NUST begins 3D printing of PPEs

NUST, through the Innovation Hub and in collaboration with international partners, has started manufacturing 3D printed face shields and N95 face masks, as the University continues to support the national effort against the Covid-19 pandemic.

This new initiative builds on previous successful NUST Covid-19 response st rategies including the manufacturing of a Standards Association of Zimbabwe (SAZ) certified hand sanitiser, Nustiser, and production of face masks. NUST is also at the forefront of Polymerase Chain Reaction (PCR) Covid-19 testing services through its Applied Genetic Testing Centre (AGTC).

“3D printing, also known as additive manufacturing, is a manufacturing process where a 3D printer creates three-dimensional objects by depositing molten plastic filament layer by layer in accordance to the object’s 3D digital model until a complete object is formed,” said Dr Peter Nkala, the Acting Pro-Vice Chancellor for Innovation and Business Development.

He added that the 3D-printed face masks that incorporate an N95-grade HEPA and face shields are highly recommended to the frontline workers and other medical staff who are exposed to aerosol producing procedures.

“The role of the face shield is to prevent potentially infected aerosol micro droplets from entering the eye, thereby infecting exposed personnel. The face masks will provide N95-level filtration and this is achieved through the incorporation of an N95-grade HEPA filter,” he explained.

The 3D printing of PPEs follows an 8-week online training course attended by 30 members of staff and 10 students who were joined by participants in universities from 16 other African countries.

“The training, titled ‘COVID-19 Response in Africa 3D Printing of Personal Protective Equipment (PPE) and Ventilator Components’, was facilitated by Worcester Polytechnic Institute in USA and supported by the World Bank,” said Mr Arnold Moyo,  the Manager of Innovation and Business Development.

He added that the training opportunity was brought to NUST by one of its partners, Research||Design||Build, a USA-based afro-centric research institute focused on building community-grassroots-based capacity to address local socio-economic challenges through the use of local resources, albeit informed by lessons from global experiences. 

The course covered the following topics: Infectious Disease, 3D Modeling, 3D Printing, Molding; Sewing, Testing and Sterilizing Face Masks; Ventilator Design & Assembly, Ventilator Assembly cont’d and Introduction to Medical Robotics.

“This course did not only support the University’s response strategies to the Covid-19 pandemic, but also enabled relevant departments to build capacity for the introduction of new degree programmes such as the envisaged Bio-Engineering,” noted Mr Moyo.

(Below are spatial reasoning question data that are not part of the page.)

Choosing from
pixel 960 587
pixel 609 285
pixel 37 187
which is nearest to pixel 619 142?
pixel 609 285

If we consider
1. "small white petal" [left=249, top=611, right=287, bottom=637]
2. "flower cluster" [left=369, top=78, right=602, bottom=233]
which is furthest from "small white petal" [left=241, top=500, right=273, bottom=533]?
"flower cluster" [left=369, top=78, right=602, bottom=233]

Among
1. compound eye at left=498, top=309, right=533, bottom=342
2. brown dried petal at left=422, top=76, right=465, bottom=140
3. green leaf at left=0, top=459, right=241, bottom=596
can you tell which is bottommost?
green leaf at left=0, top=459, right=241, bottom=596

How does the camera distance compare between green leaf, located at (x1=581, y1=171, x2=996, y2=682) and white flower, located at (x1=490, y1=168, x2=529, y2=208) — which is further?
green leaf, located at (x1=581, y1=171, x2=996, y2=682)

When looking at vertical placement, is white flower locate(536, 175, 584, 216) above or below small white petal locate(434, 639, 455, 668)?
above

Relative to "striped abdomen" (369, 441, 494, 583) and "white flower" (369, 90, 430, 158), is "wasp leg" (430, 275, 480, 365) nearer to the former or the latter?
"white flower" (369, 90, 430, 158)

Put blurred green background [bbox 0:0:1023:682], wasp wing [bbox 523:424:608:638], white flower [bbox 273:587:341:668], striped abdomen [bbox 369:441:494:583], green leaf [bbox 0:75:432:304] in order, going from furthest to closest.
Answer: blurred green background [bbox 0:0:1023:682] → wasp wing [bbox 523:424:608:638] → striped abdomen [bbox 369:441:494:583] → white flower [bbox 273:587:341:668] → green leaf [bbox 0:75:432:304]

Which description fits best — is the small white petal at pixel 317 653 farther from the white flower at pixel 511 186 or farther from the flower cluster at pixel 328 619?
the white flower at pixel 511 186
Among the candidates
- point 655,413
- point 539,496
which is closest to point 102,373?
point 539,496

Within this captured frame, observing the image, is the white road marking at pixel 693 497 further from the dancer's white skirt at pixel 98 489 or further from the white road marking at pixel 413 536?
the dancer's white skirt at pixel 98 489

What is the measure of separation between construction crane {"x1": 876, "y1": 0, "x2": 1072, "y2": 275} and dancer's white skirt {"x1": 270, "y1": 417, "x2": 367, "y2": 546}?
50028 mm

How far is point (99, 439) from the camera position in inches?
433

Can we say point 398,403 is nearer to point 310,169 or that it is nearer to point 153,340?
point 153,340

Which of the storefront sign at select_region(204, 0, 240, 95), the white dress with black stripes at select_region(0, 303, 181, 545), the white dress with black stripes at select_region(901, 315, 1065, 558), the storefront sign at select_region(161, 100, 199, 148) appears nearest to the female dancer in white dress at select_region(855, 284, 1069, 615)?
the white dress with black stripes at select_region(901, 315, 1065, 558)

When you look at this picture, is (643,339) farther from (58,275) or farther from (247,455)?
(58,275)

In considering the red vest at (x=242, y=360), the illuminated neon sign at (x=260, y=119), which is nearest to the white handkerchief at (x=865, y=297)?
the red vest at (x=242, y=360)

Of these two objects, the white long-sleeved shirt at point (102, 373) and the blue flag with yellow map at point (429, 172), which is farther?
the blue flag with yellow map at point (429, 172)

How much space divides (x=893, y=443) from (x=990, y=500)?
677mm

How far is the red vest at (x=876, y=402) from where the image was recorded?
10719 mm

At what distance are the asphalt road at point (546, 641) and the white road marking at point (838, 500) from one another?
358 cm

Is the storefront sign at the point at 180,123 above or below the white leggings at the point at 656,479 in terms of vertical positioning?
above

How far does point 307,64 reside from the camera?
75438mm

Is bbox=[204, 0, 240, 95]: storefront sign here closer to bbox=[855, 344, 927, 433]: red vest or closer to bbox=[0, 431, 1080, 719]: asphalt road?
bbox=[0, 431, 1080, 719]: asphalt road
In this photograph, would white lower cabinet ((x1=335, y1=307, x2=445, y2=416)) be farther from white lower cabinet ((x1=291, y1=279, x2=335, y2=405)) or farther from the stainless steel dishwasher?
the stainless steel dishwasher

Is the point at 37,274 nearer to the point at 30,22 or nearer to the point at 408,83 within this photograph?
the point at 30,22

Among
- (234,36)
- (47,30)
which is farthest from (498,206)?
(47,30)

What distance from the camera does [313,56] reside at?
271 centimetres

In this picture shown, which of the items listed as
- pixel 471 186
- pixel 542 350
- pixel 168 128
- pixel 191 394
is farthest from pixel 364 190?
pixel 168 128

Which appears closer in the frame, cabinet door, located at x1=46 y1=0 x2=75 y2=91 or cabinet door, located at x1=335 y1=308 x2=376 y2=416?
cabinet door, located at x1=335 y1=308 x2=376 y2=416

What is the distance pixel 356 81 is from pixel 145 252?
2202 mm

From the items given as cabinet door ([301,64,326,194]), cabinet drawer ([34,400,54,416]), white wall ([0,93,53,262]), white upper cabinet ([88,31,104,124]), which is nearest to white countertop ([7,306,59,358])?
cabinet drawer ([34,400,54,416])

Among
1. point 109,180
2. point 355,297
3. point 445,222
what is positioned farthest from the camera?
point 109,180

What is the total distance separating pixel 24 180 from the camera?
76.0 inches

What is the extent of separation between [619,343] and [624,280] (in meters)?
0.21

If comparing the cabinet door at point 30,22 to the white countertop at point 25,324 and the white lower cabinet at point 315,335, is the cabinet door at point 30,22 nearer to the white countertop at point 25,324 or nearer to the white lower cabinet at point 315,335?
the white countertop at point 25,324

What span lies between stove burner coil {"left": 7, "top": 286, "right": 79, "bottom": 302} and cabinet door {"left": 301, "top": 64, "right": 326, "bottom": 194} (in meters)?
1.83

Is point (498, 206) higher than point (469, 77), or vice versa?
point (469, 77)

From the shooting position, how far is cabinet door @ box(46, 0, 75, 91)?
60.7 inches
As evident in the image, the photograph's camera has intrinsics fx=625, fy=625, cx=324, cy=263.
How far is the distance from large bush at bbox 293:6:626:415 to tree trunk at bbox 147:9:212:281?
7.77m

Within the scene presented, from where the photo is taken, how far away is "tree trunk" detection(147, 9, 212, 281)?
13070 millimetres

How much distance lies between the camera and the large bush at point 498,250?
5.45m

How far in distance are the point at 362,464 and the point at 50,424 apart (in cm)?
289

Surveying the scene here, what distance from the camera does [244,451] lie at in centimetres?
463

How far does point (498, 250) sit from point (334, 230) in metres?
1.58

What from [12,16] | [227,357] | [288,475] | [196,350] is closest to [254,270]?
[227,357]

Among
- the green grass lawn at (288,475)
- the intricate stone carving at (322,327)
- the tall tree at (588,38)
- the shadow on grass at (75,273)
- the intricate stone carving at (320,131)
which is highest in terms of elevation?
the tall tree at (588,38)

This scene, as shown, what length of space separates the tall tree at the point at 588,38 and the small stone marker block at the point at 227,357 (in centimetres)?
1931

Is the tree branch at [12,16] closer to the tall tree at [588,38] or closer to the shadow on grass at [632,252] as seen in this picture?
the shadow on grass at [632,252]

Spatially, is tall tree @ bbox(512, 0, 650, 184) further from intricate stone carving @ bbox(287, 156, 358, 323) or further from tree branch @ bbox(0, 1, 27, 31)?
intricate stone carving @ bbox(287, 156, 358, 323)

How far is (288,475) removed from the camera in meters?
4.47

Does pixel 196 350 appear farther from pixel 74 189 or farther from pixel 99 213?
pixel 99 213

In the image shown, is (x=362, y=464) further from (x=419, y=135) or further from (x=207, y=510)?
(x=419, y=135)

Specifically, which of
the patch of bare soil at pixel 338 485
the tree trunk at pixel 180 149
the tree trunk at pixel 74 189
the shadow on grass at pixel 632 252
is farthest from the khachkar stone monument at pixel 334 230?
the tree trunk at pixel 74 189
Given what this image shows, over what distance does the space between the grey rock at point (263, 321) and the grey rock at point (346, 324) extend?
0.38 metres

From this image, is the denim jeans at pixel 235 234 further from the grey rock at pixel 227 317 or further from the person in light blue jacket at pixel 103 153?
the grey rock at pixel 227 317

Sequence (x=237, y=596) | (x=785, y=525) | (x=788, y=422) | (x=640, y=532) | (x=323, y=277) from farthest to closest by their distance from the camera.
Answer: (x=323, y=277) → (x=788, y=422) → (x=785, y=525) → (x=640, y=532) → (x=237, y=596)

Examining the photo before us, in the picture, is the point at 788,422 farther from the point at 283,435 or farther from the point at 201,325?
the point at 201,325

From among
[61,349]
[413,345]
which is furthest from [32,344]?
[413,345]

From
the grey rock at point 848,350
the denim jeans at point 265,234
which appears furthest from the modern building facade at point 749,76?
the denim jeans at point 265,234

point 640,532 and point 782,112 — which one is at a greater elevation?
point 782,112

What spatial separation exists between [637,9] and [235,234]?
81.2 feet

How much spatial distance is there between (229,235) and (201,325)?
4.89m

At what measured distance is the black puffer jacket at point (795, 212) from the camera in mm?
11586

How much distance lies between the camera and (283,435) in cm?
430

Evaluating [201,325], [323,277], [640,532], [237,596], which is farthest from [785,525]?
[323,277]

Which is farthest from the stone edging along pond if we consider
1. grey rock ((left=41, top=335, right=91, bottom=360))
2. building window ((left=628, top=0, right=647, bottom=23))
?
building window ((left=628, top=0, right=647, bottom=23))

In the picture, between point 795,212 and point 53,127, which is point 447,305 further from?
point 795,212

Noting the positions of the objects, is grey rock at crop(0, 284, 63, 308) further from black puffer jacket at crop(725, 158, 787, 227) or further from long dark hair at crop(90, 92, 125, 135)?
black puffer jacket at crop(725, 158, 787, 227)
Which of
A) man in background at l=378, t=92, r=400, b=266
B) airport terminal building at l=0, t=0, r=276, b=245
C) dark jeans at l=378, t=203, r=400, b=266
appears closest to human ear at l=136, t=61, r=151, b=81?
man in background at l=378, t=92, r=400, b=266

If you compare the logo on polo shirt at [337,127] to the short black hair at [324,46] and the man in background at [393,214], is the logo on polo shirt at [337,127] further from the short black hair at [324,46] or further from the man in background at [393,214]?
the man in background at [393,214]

As part of the training, NUST received a donation of a brand new Ender300 3D printing machine and accompanying consumables.

All the products to be manufactured using these donated consumables will be freely distributed to local health institutions.

Mr Nkosilathi Zinti Nkomo and Engineer Blessed Sarema, lecturers from the departments of Materials Engineering and Industrial and Manufacturing Engineering respectively, are leading the NUST teams in the 3D manufacturing of PPEs while also facilitating practical training of other members of staff.